The Federal Circuit agreed with the district court that claim 1 was not invalid for lack of enablement for failing to disclose how to measure particle size “using the coulter counter method of measurement without undue experimentation.”
[B]ecause the patent identifies laser diffraction as a viable measurement technique, and there is no dispute that a skilled artisan would know how to use laser diffraction to measure particle diameter, Zydus has not established that the patent is invalid for lack of enablement on this basis.
The Federal Circuit also decided to discuss another enablement issue that depended on a claim construction/infringement argument that it only addresses in dicta. That is, the court explains that if Takeda had prevailed on its argument that hard agglomerates should be subjected to a virtual deagglomeration in the measurement process, then the claim would have been invalid for lack of enablement because “nothing in the written description directs a skilled artisan to evaluate whether a sample contains ‘more than nominal’ hard agglomerates - nor does it explain how one would make that determination. Similarly, it does not explain how to conduct virtual dissection of deagglomerates using optical microscopy.”

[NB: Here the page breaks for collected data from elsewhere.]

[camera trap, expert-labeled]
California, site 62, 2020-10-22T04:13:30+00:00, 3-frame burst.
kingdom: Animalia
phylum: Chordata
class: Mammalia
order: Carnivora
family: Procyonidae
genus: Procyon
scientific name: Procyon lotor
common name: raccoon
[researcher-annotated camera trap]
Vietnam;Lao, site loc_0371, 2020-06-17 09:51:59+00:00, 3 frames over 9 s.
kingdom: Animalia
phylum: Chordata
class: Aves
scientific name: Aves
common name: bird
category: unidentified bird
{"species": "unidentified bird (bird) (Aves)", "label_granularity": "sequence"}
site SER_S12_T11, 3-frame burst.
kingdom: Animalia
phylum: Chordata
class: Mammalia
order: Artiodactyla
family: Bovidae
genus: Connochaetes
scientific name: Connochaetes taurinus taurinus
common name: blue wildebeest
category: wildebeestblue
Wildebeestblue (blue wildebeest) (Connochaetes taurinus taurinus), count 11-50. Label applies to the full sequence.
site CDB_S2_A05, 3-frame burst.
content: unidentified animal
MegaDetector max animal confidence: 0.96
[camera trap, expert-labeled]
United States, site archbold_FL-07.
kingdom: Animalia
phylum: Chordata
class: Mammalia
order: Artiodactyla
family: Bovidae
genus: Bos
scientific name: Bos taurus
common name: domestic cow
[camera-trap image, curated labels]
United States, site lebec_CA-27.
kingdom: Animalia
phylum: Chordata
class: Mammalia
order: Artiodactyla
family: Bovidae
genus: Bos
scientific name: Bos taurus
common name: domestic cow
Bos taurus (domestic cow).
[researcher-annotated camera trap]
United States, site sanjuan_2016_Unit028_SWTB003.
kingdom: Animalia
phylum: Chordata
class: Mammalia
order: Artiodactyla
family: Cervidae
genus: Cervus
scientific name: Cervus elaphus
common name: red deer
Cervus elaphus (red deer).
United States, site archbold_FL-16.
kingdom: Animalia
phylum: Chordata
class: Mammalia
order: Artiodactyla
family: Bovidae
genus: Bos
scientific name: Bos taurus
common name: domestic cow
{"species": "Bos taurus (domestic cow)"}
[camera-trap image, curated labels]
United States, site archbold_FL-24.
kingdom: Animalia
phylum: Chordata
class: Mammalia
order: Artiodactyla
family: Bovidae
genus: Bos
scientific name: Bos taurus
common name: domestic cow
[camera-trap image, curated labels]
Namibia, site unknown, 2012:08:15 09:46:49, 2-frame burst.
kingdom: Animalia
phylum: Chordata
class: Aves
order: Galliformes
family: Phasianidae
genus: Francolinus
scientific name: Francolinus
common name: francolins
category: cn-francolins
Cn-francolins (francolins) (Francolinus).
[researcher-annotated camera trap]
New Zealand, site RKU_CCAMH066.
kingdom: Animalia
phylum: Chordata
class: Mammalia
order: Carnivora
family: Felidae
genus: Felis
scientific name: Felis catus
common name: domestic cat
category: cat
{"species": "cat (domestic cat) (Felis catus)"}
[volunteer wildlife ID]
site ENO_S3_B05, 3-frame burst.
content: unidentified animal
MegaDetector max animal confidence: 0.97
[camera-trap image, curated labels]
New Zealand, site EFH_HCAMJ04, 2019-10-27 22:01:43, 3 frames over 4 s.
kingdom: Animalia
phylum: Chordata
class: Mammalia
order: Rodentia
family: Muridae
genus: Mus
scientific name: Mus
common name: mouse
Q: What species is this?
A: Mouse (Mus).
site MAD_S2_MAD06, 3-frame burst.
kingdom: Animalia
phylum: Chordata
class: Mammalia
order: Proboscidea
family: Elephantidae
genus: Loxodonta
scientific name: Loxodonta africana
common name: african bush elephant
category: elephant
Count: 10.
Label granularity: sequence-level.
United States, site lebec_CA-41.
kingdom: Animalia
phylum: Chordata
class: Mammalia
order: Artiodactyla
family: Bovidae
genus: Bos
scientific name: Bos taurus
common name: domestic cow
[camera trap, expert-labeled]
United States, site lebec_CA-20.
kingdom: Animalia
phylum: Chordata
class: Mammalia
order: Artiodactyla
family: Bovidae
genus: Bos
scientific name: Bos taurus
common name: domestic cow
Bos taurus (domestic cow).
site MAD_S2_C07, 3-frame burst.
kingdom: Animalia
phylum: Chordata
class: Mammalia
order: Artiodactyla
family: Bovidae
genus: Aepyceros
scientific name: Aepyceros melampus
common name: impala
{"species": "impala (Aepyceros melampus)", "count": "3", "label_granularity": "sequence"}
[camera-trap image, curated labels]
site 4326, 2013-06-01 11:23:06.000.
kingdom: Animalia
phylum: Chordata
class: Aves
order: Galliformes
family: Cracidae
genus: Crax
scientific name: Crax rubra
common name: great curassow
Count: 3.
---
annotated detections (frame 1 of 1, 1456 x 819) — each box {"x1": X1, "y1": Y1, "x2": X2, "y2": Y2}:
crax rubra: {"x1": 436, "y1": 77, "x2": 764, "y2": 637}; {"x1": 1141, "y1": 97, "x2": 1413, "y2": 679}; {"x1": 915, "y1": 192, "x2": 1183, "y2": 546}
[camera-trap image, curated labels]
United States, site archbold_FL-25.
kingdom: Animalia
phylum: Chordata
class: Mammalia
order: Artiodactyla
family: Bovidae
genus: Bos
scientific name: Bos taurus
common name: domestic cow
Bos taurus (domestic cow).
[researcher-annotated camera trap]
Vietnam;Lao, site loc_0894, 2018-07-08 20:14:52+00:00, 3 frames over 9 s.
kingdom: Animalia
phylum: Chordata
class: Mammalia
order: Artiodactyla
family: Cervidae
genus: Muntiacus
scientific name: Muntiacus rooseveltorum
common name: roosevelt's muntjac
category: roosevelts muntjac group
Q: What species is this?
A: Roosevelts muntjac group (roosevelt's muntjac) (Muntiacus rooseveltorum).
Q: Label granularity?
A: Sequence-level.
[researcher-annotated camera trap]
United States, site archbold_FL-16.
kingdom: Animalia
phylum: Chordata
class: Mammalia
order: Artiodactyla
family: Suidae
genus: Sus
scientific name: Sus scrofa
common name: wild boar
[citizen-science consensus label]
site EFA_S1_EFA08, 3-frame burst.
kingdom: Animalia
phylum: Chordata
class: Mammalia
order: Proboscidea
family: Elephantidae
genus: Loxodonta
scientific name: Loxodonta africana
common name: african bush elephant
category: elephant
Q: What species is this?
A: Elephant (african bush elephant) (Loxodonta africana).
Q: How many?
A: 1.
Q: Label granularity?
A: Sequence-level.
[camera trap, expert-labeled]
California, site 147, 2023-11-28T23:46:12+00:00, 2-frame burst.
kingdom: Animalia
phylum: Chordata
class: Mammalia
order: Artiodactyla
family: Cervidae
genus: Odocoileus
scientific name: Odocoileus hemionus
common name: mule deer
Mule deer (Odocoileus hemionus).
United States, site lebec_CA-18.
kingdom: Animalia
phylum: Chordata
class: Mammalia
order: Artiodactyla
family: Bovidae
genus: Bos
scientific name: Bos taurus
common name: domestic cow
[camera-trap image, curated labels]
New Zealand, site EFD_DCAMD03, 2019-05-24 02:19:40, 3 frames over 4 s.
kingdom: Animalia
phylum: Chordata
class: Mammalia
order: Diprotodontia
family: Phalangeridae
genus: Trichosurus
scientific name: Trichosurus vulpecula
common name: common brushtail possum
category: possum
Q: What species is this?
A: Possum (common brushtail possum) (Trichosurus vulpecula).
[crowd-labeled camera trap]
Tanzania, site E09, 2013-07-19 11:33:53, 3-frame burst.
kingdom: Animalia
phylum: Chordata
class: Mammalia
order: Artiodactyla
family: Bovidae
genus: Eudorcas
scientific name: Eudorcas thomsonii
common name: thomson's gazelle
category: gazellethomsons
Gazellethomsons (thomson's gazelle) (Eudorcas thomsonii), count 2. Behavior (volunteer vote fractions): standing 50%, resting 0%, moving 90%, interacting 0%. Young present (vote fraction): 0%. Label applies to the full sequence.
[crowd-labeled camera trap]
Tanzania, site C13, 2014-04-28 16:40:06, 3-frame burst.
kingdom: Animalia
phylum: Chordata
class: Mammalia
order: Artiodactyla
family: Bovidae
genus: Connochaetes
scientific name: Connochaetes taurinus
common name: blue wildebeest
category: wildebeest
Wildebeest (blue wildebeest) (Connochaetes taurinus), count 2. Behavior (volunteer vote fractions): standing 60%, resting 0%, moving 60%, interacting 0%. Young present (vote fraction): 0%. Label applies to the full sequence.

The Federal Circuit explained that the district court’s determination that the claim did require deagglomeration prior to measurement was incorrect:
The only method of measurement discussed in the specification is laser diffraction, which cannot account for hard agglomerates. .... We cannot conclude that the patent affirmatively requires a step that was entirely absent from (and even precluded by) the procedure described in the specification.
Thus, the Federal Circuit reversed the district court’s claim construction and finding of literal infringement, affirmed the judgment of no invalidity, and remanded for further proceedings.